The evidence contemplated by the courts to rebut the presumption of contract renewal is of acts taken around the time of the contract expiration.  For example, if the parties are engaged in negotiations for a new contract with revised terms, the presumption that the parties intended to continue under the same terms may be rebutted.  Martin v. Campanaro, 156 F.2d 127, 129 (2d Cir. 1946).  However, even where the employer gave timely written notice pursuant to an automatic renewal provision that the contract was not to renew, that conduct could be superseded by the continuation of the employee’s services after expiration of the contract.  Pohlers v. Exter Mfg. Co., 52 N.Y.S.2d 316, 317 (City Ct., N.Y. Co. 1944).[4]

    [1] See also, Huntingdon v. Claffin, 38 N.Y. 182 (1868); Douglass v. Merchants’ Ins. Co., 118 N.Y. 484, 486, 23 N.E. 806 (1890); Adams v. Fitzpatrick, 125 N.Y. 124, 128, 26 N.E. 143 (1891); Bennett v. Mahler, 85 N.Y.S. 669, 672, 90 A.D. 22 (App. Div. 1st Dep’t 1904); Brightson v. H.B. Claflin Co., 180 N.Y. 76, 80-81, 72 N.E. 920 (1904); Baker v. D.Appleton & Co., 95 N.Y.S. 125, 127-28, 107 A.D. 358 (App. Div. 2d Dep’t 1905); Treffinger v. M. Groh’s Sons, 98 N.Y.S. 291, 112 A.D. 250 (App. Div. 1st Dep’t 1906), aff’d, 185 N.Y. 610, 78 N.E. 1114 (1906); Mason v. New York Produce Exch., 111 N.Y.S. 163, 165, 127 A.D. 282 (App. Div. 2d Dep’t 1908); Wood v. Miller, 138 N.Y.S. 562, 565 (App. Term 1st Dep’t 1912); Eicks v. Wittemann Co., 142 N.Y.S. 190, 192, 157 A.D. 412, 415 (App. Div. 1st Dept. 1913); Pomerantz v. Polonsky, 170 N.Y.S. 43, 45 (App. Term 1st Dep’t 1918); Brown v. Actors’ Fund of America, 171 N.Y.S. 682 (Sup. Ct. N.Y. Co. 1918); Carter v. Bradlee, 280 N.Y.S. 368, 369, 245 A.D. 49, 50 (App. Div. 1st Dep’t 1935); Pohlers v. Exeter Mfg. Co., 52 N.Y.S.2d 316, 317 (City Ct. N.Y. Co. 1944); Mason v. Lory Dress Co., Inc., 104 N.Y.S.2d 906, 909 (Sup. Ct. N.Y. Co. 1951); Shenn v. Fair-Tex Mills, Inc., 273 N.Y.S.2d 876, 877, 26 A.D.2d 282, 283 (App. Div. 1st Dep’t 1966); Hubbell v. Hubbell Highway Signs, Inc., 422 N.Y.S.2d 199, 201, 72 A.D.2d 923, 924 (App. Div. 4th Dep’t 1979); Klein v.
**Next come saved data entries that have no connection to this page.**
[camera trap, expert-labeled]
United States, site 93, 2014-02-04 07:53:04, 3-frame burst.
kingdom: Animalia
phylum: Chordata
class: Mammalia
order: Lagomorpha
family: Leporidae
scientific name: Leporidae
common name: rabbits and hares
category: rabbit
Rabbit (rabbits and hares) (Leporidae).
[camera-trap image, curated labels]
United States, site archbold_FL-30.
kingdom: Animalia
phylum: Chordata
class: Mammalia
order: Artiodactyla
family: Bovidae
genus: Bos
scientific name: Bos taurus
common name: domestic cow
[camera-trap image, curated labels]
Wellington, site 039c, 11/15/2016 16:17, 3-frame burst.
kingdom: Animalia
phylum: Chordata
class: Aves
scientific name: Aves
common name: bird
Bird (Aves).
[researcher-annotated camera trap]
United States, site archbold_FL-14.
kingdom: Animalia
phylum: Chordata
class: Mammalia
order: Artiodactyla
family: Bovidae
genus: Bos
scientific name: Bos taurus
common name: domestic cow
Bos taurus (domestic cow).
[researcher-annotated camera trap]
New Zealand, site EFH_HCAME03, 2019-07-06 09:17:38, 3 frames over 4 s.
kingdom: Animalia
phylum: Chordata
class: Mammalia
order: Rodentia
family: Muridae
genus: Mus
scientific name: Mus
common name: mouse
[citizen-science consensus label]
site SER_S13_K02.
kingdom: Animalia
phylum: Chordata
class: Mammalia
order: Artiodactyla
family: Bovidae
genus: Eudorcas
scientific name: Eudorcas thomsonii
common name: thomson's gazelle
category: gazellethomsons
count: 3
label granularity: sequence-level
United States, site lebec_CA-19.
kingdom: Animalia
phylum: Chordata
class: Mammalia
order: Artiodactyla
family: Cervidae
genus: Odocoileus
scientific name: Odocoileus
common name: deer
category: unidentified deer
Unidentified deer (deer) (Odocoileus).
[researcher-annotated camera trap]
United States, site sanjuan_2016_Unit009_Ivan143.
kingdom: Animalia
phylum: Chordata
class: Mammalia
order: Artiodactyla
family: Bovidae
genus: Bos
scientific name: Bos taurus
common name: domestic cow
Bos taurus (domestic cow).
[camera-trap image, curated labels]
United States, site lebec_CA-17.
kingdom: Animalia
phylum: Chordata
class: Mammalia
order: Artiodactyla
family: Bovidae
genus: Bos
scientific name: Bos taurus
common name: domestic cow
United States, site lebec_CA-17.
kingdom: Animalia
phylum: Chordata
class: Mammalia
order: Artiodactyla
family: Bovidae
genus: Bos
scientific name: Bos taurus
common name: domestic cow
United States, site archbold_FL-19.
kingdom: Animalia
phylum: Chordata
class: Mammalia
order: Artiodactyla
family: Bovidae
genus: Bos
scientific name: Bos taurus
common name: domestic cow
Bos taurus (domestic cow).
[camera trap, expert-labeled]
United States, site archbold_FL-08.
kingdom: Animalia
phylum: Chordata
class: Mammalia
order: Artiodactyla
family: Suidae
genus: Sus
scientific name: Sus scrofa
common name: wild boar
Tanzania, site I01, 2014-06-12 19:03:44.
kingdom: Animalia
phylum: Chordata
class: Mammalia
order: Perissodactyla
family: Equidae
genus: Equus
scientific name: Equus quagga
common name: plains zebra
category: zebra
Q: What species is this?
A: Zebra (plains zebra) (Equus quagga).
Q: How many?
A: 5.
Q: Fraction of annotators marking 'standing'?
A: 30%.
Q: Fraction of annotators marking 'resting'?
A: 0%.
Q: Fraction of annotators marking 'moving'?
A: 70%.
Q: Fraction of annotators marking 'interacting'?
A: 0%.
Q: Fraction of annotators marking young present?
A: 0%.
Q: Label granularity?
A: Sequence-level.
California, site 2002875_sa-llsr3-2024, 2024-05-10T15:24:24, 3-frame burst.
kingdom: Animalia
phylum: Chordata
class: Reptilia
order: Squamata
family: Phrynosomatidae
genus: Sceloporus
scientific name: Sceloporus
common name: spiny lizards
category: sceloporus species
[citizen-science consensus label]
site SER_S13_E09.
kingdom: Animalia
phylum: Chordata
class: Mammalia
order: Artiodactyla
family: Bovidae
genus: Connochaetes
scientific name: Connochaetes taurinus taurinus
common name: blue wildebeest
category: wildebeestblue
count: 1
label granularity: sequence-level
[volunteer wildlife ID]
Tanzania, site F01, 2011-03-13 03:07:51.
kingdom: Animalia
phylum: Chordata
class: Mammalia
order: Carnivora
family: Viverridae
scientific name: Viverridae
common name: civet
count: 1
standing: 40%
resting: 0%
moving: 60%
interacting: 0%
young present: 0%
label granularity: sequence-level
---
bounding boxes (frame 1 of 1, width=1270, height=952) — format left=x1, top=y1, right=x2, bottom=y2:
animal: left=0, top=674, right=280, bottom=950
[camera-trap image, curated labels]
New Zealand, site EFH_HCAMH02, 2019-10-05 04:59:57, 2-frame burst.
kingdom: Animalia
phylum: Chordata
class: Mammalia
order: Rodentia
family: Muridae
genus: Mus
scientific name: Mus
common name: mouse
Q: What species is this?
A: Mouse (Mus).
Jostens, 1985 WL 1865, *4 (S.D.N.Y. 1985).

    [2]  53 Am.Jur.2d, Master and Servant § 75; 52 N.Y. Jur.2d, Employment Relations § 101; See also, Restatement (2d) Contracts § 33, illustration 6; 30 C.J.S. Employer-Employee § 29(a); 53 A.L.R.2d 384; 82 Am.Jur.2d Wrongful Discharge § 3; 52 N.Y. Jur.2d, Employment Relations § 66; 1 Williston on Contracts § 90 n. 46 (1920); 1 Williston on Contracts (4th ed.) §§ 1:6, 4:2, 4:20 n. 11 and 6:42 (1990).  Connecticut courts have adopted parts of Williston on Contracts, and, in fact, have cited with approval 1 Williston on Contracts § 90.  Hayes v. Clark, 111 A. 781, 783, 95 Conn. 510 (1920) (not referencing note 46).

    [3]  THE EMPLOYER argues that Mendelson should not be followed because it is contrary to the canon of construction that every contract provision should be given effect if reasonable.  THE EMPLOYER’s Brief at 13.  However, the expired employment contract cases assume that, in certain circumstances, such as these, the parties’ conduct in continuing the relationship in the same manner reveals their intentions and imply a renewal by operation of law.

    [4]  Although the employee alleged an oral agreement to withdraw the written notice, the oral agreement comprised a separate cause of action, and was not considered in regards to the implied renewal.  Pohlers, 52 N.Y.S.2d at 317.  It is significant that the court found that the parties could orally agree to withdraw the written notice that the contract would not renew.  Id. at 318.